My suggestion was to hold off saying ‘x can be used to predict future survival’ but instead say ‘x can be used to model survival, but larger datasets are needed to determine if this can be used predictively’ i.e. to restrain the inference on this small dataset. But if we can’t roughly compare models based on the log likelihood (of the observed data), then this is a problem anyway.
I mean’t with repeated runs of k-fold validation; different folds would have different values for the betas. This is anecdotal, but I assumed this was due to influential observations/ a low number of observations.

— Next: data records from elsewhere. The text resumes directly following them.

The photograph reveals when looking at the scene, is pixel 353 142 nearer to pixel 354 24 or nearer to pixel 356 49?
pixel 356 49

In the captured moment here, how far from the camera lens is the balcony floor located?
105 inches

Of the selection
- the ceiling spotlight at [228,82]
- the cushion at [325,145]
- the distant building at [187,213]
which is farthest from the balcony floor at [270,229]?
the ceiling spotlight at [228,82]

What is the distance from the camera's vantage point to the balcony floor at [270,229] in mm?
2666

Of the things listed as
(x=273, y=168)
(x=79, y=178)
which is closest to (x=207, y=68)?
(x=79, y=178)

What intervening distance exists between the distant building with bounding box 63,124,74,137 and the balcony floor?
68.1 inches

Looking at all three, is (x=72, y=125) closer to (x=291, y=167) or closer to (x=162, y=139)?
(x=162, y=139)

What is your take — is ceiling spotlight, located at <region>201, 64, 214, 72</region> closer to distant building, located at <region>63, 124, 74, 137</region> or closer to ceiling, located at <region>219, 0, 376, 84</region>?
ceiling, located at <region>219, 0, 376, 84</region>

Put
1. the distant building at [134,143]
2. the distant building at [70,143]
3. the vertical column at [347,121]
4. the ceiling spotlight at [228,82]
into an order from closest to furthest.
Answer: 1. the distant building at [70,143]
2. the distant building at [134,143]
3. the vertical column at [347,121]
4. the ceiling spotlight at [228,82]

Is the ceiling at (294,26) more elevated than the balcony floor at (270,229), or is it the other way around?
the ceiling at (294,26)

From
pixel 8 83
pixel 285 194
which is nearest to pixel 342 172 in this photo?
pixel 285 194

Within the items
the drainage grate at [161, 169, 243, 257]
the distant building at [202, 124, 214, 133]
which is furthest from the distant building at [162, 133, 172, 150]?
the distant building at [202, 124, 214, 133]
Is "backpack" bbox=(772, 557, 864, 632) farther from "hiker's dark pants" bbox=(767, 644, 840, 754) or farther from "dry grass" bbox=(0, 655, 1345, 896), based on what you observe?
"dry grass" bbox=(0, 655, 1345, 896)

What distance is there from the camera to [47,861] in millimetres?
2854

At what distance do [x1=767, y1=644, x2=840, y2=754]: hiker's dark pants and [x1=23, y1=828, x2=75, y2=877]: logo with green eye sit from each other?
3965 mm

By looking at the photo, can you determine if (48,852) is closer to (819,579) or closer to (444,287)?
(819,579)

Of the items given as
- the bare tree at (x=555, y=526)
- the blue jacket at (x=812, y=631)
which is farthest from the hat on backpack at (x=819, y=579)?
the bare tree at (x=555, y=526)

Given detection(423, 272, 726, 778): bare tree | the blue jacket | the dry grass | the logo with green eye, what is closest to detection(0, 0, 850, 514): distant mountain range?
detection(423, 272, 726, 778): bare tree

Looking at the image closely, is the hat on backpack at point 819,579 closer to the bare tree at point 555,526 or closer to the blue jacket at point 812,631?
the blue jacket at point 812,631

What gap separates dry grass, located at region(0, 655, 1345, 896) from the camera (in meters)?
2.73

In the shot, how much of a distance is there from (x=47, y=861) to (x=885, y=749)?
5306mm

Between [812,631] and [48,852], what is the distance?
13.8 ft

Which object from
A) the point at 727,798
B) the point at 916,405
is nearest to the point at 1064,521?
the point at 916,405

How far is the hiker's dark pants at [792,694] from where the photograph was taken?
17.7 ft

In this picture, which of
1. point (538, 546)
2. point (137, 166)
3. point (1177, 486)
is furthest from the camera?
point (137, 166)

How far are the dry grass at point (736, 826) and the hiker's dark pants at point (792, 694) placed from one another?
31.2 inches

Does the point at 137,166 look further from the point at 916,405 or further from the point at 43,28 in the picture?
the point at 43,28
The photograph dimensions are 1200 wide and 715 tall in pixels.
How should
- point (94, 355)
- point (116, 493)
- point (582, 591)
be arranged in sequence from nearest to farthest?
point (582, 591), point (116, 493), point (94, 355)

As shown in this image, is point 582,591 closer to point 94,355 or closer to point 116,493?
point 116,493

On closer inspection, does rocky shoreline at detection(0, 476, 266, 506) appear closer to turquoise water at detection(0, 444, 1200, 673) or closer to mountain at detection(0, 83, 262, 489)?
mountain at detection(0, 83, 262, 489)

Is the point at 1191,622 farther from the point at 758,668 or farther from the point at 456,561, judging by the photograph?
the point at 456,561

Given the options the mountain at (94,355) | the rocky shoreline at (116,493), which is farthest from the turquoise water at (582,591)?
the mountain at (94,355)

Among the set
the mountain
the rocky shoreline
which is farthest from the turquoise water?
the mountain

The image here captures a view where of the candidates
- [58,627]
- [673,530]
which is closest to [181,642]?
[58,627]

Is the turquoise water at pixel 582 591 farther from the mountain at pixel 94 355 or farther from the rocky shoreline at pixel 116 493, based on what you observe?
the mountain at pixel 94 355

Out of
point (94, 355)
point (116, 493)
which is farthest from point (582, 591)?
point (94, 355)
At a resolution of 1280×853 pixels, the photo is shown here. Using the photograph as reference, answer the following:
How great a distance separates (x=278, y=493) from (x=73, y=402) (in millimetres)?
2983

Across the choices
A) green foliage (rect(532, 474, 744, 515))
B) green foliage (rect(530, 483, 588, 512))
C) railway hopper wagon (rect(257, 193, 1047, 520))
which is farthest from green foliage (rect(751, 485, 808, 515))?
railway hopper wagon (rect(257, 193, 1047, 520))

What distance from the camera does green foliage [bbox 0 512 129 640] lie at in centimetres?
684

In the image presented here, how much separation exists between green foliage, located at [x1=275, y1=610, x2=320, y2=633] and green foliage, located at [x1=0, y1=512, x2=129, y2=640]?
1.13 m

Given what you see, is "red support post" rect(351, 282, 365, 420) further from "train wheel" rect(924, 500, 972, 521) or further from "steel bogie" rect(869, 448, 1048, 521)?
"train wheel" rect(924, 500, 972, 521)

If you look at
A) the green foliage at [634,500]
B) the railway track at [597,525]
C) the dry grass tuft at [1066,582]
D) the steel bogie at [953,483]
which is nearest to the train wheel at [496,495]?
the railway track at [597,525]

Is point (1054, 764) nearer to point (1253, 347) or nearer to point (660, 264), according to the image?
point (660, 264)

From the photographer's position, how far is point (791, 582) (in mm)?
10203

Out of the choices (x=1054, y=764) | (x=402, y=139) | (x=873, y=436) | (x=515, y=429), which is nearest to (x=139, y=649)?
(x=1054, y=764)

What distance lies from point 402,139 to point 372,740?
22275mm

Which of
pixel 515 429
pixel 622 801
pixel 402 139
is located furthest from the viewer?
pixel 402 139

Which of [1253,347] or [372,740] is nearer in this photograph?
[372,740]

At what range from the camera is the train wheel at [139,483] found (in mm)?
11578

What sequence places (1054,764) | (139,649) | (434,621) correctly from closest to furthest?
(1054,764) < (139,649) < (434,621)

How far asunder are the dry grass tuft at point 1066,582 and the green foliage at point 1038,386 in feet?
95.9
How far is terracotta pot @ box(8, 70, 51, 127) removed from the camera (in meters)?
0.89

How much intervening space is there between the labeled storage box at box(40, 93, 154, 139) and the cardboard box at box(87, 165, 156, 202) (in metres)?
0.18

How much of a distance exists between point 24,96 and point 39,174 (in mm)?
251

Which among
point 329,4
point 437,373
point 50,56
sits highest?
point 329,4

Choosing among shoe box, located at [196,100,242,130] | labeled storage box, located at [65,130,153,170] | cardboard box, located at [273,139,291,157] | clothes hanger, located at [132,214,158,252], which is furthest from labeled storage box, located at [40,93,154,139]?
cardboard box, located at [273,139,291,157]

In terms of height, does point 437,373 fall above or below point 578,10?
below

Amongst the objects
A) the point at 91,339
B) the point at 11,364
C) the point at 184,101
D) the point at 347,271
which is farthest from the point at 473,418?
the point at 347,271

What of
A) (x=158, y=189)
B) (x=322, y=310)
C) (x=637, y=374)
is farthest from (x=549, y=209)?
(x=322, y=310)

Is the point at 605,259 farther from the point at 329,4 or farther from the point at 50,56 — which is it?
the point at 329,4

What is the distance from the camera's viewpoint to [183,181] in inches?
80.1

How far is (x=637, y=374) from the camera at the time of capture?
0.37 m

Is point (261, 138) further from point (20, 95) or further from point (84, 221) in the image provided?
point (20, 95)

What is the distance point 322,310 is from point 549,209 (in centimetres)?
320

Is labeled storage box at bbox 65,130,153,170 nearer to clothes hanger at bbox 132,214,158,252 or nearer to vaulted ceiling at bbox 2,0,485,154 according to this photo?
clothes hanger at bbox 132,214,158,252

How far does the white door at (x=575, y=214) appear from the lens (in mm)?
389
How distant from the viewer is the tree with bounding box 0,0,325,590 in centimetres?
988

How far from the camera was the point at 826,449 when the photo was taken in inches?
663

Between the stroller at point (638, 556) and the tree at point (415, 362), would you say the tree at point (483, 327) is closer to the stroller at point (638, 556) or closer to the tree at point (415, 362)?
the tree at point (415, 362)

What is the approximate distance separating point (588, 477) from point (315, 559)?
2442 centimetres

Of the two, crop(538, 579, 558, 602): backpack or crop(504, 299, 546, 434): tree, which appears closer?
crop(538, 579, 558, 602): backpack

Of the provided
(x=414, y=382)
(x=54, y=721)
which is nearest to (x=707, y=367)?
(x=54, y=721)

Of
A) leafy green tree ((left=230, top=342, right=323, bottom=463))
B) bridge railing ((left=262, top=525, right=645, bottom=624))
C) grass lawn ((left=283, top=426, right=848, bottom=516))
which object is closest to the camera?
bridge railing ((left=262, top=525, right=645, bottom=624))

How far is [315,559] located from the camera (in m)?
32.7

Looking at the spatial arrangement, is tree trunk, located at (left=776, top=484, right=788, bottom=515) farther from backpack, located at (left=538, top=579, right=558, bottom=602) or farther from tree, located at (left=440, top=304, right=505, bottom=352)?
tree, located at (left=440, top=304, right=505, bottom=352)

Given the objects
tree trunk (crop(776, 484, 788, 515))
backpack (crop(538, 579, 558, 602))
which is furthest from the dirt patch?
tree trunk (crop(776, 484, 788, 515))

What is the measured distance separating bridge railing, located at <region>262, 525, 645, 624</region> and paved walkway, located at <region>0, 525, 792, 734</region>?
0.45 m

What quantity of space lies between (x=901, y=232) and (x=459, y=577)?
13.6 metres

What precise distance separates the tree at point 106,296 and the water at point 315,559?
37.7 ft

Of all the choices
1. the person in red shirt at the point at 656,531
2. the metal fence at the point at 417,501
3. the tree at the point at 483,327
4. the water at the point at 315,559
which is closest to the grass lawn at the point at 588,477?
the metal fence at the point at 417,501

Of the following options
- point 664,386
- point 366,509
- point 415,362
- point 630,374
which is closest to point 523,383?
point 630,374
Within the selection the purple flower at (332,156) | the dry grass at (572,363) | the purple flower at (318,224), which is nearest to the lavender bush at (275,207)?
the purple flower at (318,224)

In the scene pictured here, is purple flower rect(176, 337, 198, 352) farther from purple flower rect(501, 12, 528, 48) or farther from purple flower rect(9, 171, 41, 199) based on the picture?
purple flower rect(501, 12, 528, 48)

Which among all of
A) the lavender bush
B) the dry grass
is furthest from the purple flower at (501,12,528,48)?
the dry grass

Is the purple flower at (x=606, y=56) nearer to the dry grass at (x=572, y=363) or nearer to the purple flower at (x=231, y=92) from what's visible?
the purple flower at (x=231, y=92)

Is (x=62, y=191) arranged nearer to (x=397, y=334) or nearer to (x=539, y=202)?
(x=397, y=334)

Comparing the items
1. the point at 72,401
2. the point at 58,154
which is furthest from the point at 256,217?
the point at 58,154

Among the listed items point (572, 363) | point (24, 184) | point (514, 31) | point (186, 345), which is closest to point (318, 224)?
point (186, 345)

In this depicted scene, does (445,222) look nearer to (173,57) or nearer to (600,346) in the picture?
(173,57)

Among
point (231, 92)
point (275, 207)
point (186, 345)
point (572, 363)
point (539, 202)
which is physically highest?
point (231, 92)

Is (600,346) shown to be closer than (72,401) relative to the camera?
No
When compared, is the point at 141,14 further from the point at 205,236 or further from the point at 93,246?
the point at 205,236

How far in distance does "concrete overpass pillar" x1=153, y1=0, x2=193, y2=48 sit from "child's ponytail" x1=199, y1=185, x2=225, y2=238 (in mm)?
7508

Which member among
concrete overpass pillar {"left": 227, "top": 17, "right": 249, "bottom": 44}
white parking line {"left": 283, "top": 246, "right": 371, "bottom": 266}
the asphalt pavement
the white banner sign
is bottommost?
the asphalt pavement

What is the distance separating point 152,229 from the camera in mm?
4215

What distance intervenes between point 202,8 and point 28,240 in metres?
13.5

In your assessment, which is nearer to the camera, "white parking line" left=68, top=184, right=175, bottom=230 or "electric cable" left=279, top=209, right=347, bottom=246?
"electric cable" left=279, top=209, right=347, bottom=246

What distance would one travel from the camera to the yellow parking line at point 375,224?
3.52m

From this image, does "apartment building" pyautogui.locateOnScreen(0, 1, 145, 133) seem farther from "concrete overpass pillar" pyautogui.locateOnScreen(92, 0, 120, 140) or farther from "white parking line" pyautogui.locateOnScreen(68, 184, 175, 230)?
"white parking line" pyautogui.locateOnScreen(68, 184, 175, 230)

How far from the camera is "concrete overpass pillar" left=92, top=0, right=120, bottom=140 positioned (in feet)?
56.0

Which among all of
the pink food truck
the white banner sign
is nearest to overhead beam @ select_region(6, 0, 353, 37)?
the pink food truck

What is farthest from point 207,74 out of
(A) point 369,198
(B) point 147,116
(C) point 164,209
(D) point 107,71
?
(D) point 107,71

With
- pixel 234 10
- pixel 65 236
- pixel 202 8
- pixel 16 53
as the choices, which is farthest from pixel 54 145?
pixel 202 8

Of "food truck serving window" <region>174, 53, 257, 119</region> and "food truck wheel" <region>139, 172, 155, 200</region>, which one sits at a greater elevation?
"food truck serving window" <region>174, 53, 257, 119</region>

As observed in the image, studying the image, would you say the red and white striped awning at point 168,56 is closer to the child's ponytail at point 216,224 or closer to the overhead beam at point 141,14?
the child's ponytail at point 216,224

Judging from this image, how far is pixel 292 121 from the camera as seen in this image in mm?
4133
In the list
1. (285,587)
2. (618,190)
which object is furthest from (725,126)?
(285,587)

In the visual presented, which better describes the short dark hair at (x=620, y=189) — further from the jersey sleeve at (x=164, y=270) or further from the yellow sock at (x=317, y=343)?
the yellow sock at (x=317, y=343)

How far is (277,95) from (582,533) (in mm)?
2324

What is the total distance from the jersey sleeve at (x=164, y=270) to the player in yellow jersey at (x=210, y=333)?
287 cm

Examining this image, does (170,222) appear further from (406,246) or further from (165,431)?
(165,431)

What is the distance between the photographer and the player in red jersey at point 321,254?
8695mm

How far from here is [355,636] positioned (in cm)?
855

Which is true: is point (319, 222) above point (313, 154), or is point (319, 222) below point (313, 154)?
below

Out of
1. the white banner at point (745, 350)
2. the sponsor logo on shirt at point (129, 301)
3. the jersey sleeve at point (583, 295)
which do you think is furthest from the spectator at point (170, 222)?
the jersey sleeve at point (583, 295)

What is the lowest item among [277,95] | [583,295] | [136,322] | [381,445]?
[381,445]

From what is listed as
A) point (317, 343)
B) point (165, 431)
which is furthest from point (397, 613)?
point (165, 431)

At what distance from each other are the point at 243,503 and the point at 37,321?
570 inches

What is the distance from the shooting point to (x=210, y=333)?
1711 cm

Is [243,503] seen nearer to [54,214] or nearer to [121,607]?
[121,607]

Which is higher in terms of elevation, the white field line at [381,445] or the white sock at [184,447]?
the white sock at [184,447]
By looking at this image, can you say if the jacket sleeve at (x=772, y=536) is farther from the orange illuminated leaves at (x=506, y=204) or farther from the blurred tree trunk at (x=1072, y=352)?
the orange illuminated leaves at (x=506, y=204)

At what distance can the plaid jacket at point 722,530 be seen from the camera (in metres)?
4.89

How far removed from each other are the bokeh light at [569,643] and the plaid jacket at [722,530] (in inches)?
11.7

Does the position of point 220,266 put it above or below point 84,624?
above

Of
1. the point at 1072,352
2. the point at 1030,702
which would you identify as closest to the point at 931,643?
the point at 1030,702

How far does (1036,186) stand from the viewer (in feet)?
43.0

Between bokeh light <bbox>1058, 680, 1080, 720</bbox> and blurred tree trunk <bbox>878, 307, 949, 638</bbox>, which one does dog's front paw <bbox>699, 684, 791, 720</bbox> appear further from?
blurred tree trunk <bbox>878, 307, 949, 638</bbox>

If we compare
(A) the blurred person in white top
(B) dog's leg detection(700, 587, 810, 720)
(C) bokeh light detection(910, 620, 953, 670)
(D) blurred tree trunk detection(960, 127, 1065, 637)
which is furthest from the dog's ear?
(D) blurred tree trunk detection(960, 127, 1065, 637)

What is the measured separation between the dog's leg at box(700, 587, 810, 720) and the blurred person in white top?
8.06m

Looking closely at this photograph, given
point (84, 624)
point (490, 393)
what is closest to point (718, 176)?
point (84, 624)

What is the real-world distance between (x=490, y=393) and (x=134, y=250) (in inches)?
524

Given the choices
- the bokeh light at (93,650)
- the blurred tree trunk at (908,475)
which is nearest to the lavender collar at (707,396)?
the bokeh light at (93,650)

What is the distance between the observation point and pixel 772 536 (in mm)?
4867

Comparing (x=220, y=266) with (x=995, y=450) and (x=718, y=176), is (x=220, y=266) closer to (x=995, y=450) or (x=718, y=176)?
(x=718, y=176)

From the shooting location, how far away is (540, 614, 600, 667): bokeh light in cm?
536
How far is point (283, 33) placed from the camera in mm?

Thanks - I have done this with your code below:
As you can see, the elpd_loo of each model is lower than the marginal log likelihood of the observed data (as expected), but much lower for the last two models - so much so that they are indistinguishable from the null model (demographic data, which is nested within all other models). If you agree that the k-hats are reasonable (a few values over 0.7), then does this mean that the improvement in marginal likelihood of the last two models is not generalisable and all due to overfit? Even with the noisey data this would be very surprising. What do you think?
Thanks - I’ve used the AUC count estimate (taking censoring and time into account) from the ref you suggested. It is not a cross-validated AUC however. I was unable to access your link for some reason (error " we can’t show files that are this big right now") but I’m not making any inferences with the AUC so less concerned about it at the moment.